Some background…

So far, we’ve learned about measuring the success of a model based on how close it’s predictions come to the actual observations.
The correlation coefficient is a tool that gives us a fairly good idea of how these predictions will turn out without having to make predictions on future observations.
For this lab, we will be using the movie data set to investigate the following questions:

Which variables are better predictors of a movie’s audience_rating when the predictions are made using a line of best fit?

Correlation coefficients

The correlation coefficient describes the strength and direction of the linear trend.
It’s only useful when the trend is linear and both variables are numeric.
Are these variables linearly related? Why or why not?

Correlation coefficients with values close to 1 are very strong with a positive slope. Values close to -1 means the correlation is very strong with a negative slope.
- Does this plot have a positive or negative correlation?

Recall that if there is no linear relation between two numerical variables, the correlation coefficient is close to 0. What do you guess the correlation coefficient will be for these two variables?

Load the movie data using the data command.
The data comes from a variety of sources like IMDB and Rotten Tomatoes.
- The critics_rating contains values between 0 and 100, 100 being the best.
- The audience_rating contains values that range between 0 and 10, 10 being the best.
- n_critics and n_audience describe the number of reviews used for the ratings.
- gross and budget descibes the amount of money the film made and took to make.

We can use the cor() function to find the particular correlation coefficient of the variables from the previous plot, which happen to be audience_rating and critics_rating.
- But note, the cor() function removes any observations which contains an NA value in either variable.
- Calculate the correlation coefficient for these variables using the cor function. The inputs to the functions work just like the inputs of the xyplot function.
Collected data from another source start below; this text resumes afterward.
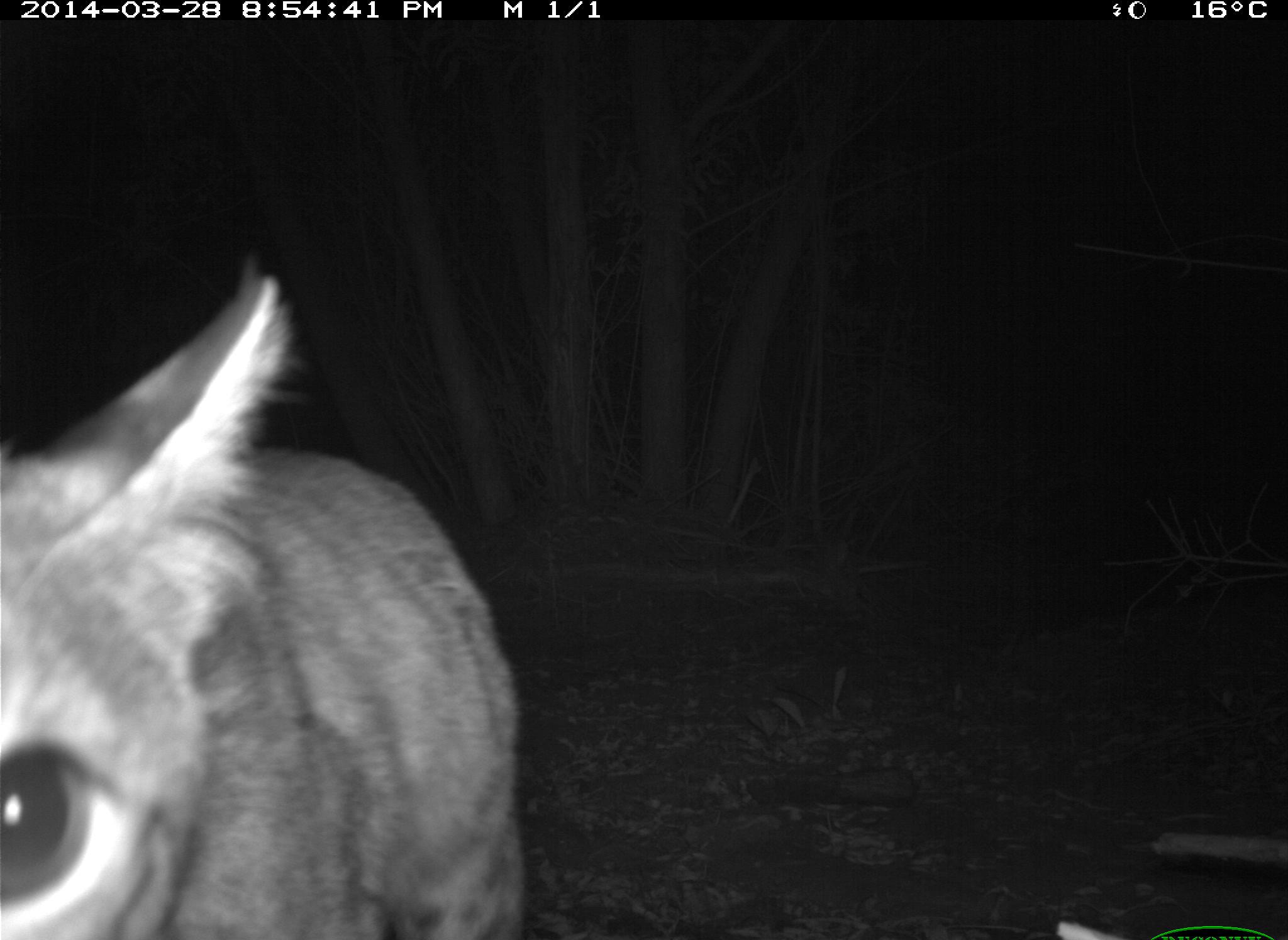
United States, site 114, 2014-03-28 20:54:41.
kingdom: Animalia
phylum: Chordata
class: Mammalia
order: Carnivora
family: Felidae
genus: Lynx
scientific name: Lynx rufus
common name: bobcat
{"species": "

What was the value of the correlation coefficient you calculated?
How does this actual value compare with the one you estimated previously?
Does this indicate a strong, weak, or moderate association? Why?
How would the scatter plot need to change in order for the correlation to be stronger?
How would it need to change in order for the correlation to be weaker?

Find the two variables that look to have the strongest correlation with critics_rating.
- Compute the correlation coefficients for critics_rating and each of the two variables.
- Use the correlation coefficient to determine which variable has a stronger linear relationship with critics_rating.
Fit two lm models to predict critics_rating with each variable and compute the MSE for each.
- Use the MSE to determine which variable is a better predictor of critics_rating.
How are the correlation coefficient and the MSE related?

Select two different numerical variables from the movie data.
Plot the variables using the xyplot() function.
- Would calculating a correlation coefficient for the two variables be appropriate. Justify your answer.
- Predict what value you think the correlation coefficient will be. Compare this value to the actual value. Finally, interpret what the actual correlation coefficient means.
Work with your classmates to determine which two variables have the strongest correlation coefficient.
- Why do you think these variables are so strongly related? Is using the correlation coefficient to describe the relationship appropriate and why/why not?